Question

A positive charge q of mass m is projected from a very large distance towards a fixed non conducting sphere having charge q uniformly distributed inside it if the charge just grazes the sphere then speed of projection

Answer 1

Given:

A positive charge q of mass m is projected from a very large distance towards a fixed non conducting sphere having charge q uniformly distributed inside it. The charge just grazes the sphere.

To find:

Initial speed of projection.

Calculation:

Let initial velocity of projection be u.

Velocity during grazing be v , such that v= u/2 (according to conservation of angular momentum).

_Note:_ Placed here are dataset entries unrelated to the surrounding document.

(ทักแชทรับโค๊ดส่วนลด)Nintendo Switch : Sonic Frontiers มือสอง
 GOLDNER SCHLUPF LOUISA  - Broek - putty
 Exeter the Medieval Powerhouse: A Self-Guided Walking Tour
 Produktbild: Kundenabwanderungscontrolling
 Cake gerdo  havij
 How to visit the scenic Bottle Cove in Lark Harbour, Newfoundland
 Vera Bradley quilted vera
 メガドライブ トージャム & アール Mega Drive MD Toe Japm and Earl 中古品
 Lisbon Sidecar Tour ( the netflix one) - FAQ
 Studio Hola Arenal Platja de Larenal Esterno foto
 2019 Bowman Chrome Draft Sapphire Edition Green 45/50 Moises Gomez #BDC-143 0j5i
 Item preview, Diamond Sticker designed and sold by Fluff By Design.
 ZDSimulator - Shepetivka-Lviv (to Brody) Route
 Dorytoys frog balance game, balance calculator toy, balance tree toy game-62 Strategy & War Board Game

Applying Conservation of Mechanical Energy:

$\dfrac{1}{2} m {u}^{2} + \dfrac{k {q}^{2} }{ \infty} = \dfrac{1}{2} m {v}^{2} + \dfrac{k {q}^{2} }{r}$

$= > \dfrac{1}{2} m {u}^{2} + 0 = \dfrac{1}{2} m { (\dfrac{u}{2} )}^{2} + \dfrac{k {q}^{2} }{r}$

$= > \dfrac{1}{2} m {u}^{2} + 0 = \dfrac{1}{8} m { u}^{2} + \dfrac{k {q}^{2} }{r}$

$= > \dfrac{1}{2} m {u}^{2} - \dfrac{1}{8} m { u}^{2} = \dfrac{k {q}^{2} }{r}$

$= > ( \dfrac{4 - 1}{8} )m {u}^{2} = \dfrac{k {q}^{2} }{r}$

$= > \dfrac{3}{8} m {u}^{2} = \dfrac{k {q}^{2} }{r}$

$= > {u}^{2} = \dfrac{8k {q}^{2} }{3mr}$

$= > {u}^{2} = \dfrac{8 {q}^{2} }{3mr \times 4\pi\epsilon_{0}}$

$= > {u}^{2} = \dfrac{2 {q}^{2} }{3mr \pi\epsilon_{0}}$

$= > u = \sqrt{ \dfrac{2 {q}^{2} }{3mr \pi\epsilon_{0}} }$

So, final answer is :

$\boxed{ \red{ \bold{ \large{ u = \sqrt{ \dfrac{2 {q}^{2} }{3mr \pi\epsilon_{0}} }}}}}$